Entró en su salón privado, cerró la puerta y se quedó en el centro, absorto, rodeado por su colección de arte asiático. Sabía que debía calmar su mente, muy agitada por lo que había oído durante la cena: por lo visto, el día anterior una camarera había entrado en su habitación, después se había vuelto loca y se había suicidado. Más tarde el interrogatorio del jefe de seguridad, supuestamente de rutina… Y ahora pillaba en su suite a otra camarera del barco, pese a haber dado órdenes estrictas al director y a la jefa del servicio de limpieza. ¿Coincidencia?
¿O lo estaban investigando? ¿Habrían seguido sus movimientos, sus actividades, sus… adquisiciones?

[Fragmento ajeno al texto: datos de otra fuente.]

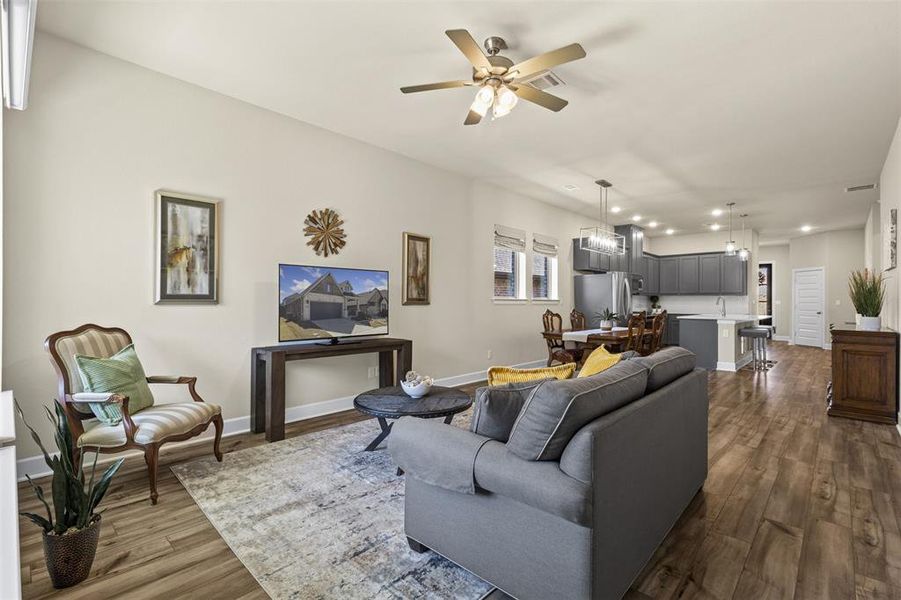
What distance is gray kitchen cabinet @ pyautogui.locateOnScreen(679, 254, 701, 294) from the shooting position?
9.78 metres

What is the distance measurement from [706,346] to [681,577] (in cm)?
627

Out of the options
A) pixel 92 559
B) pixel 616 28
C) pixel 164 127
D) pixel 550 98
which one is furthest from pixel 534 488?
pixel 164 127

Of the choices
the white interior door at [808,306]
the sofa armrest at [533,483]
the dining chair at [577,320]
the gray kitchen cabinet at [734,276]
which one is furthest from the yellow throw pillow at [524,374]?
the white interior door at [808,306]

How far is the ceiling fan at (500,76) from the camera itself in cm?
242

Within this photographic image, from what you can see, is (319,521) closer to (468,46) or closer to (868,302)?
(468,46)

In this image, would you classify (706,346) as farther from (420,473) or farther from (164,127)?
(164,127)

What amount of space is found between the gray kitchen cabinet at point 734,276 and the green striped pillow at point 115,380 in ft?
33.5

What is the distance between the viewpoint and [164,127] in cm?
336

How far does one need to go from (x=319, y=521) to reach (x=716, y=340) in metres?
6.94

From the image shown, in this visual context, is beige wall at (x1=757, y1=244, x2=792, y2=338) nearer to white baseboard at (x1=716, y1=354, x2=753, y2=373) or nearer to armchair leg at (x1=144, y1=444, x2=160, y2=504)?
white baseboard at (x1=716, y1=354, x2=753, y2=373)

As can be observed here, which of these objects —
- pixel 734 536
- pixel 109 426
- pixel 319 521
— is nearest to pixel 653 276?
pixel 734 536

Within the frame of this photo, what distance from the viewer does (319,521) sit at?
2344 millimetres

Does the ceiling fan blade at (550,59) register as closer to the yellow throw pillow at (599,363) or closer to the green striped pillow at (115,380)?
the yellow throw pillow at (599,363)

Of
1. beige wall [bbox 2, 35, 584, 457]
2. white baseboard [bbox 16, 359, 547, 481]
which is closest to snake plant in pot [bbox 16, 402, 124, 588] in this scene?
white baseboard [bbox 16, 359, 547, 481]
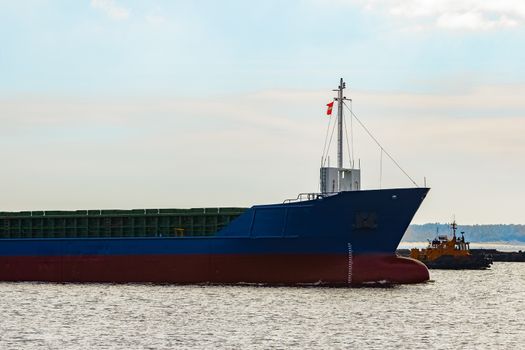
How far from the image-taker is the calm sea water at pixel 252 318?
31219mm

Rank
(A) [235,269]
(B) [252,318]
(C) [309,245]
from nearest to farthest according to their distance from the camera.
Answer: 1. (B) [252,318]
2. (C) [309,245]
3. (A) [235,269]

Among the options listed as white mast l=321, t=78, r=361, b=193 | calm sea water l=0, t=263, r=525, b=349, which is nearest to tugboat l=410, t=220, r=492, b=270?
calm sea water l=0, t=263, r=525, b=349

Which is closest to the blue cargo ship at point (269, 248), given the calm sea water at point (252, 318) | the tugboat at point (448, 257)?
the calm sea water at point (252, 318)

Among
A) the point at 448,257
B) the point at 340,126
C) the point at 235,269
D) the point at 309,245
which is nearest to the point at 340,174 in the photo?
the point at 340,126

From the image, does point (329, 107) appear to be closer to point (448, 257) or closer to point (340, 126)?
point (340, 126)

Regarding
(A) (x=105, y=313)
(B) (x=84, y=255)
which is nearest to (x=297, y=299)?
(A) (x=105, y=313)

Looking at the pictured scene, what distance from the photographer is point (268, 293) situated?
4516 cm

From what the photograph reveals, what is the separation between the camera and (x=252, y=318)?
36469 mm

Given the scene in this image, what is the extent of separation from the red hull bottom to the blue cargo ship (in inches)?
1.9

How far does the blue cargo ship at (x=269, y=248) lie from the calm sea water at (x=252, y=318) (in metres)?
0.83

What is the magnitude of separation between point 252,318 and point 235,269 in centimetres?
1005

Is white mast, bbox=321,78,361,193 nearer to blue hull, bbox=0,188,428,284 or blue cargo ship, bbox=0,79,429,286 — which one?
blue cargo ship, bbox=0,79,429,286

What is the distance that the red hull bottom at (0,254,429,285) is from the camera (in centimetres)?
4566

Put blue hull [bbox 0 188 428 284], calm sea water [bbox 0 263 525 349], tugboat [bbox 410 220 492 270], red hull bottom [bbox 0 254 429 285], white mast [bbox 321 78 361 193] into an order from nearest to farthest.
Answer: calm sea water [bbox 0 263 525 349] < blue hull [bbox 0 188 428 284] < red hull bottom [bbox 0 254 429 285] < white mast [bbox 321 78 361 193] < tugboat [bbox 410 220 492 270]
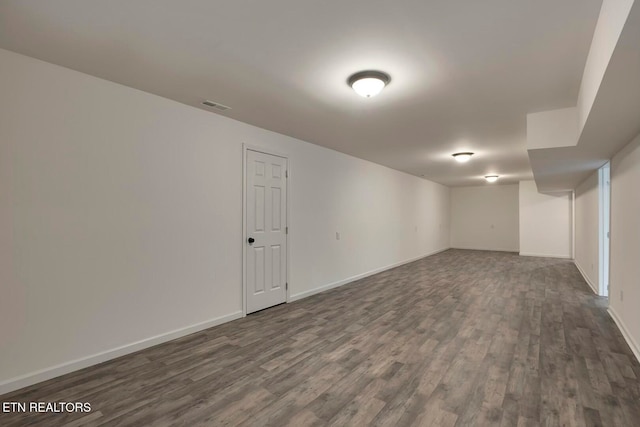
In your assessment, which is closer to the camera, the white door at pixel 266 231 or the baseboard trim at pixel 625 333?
the baseboard trim at pixel 625 333

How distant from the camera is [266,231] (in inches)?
171

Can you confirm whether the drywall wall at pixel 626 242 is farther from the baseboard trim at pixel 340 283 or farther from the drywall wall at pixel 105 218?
the drywall wall at pixel 105 218

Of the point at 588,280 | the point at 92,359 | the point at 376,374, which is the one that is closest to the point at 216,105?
the point at 92,359

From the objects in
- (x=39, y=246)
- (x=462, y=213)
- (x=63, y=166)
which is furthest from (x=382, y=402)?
(x=462, y=213)

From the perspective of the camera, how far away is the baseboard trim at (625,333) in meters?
2.89

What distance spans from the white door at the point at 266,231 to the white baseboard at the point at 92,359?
2.45 feet

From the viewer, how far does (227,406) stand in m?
2.16

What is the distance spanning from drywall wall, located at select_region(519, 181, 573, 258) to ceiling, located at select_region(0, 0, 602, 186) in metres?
7.42

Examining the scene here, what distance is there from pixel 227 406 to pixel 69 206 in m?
2.11

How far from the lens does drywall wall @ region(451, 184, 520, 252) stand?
1115 cm

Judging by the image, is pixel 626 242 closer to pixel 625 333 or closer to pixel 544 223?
pixel 625 333

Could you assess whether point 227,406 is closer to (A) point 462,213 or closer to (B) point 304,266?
(B) point 304,266

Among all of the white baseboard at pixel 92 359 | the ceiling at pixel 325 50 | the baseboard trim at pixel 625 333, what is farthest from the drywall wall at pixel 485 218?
the white baseboard at pixel 92 359

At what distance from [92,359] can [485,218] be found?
40.1 feet
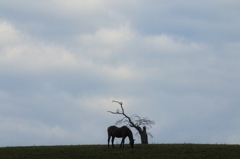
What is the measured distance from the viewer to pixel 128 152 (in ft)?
125

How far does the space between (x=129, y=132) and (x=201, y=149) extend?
6.27 metres

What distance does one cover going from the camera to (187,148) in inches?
1551

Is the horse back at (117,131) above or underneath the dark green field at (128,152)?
above

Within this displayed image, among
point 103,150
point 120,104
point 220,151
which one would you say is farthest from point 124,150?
point 120,104

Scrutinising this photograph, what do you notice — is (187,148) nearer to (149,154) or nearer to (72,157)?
(149,154)

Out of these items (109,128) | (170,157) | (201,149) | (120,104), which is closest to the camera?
(170,157)

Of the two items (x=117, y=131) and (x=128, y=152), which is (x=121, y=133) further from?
(x=128, y=152)

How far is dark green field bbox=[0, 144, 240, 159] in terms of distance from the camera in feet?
120

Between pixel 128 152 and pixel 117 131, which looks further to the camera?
pixel 117 131

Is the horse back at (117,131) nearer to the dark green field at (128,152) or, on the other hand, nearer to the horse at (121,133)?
the horse at (121,133)

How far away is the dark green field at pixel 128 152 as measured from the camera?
36.5 meters

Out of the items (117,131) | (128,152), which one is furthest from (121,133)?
(128,152)

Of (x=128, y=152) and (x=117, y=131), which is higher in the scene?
(x=117, y=131)

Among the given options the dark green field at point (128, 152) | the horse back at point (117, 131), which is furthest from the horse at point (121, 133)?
the dark green field at point (128, 152)
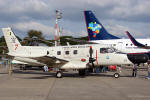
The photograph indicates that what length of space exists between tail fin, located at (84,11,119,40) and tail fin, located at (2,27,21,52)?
18057 mm

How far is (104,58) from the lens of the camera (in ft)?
55.3

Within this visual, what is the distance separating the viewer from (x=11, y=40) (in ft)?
65.7

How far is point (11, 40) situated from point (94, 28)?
1869 cm

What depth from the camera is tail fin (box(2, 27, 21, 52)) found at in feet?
65.4

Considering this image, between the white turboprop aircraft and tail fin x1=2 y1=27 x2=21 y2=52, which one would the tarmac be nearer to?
the white turboprop aircraft

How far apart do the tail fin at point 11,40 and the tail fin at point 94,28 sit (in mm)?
18057

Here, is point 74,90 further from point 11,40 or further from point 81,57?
point 11,40

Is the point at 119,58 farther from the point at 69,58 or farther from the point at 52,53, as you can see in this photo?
the point at 52,53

Hacía tiempo, durante su ardua escalada hasta la cima de la jerarquía de Silicon Valley, Blackburn había aprendido a fiarse de su paranoia; había aprendido que si su intuición le decía que alguien iba a por él, solía ser así. Y en aquel barco del que no podía salir, donde no podía recurrir a sus habituales medidas de seguridad, se hallaba en una insólita situación de vulnerabilidad. Corrían rumores de que había una especie de investigador privado a bordo, un pasajero excéntrico, llamado Pendergast, que buscaba a un ladrón y asesino.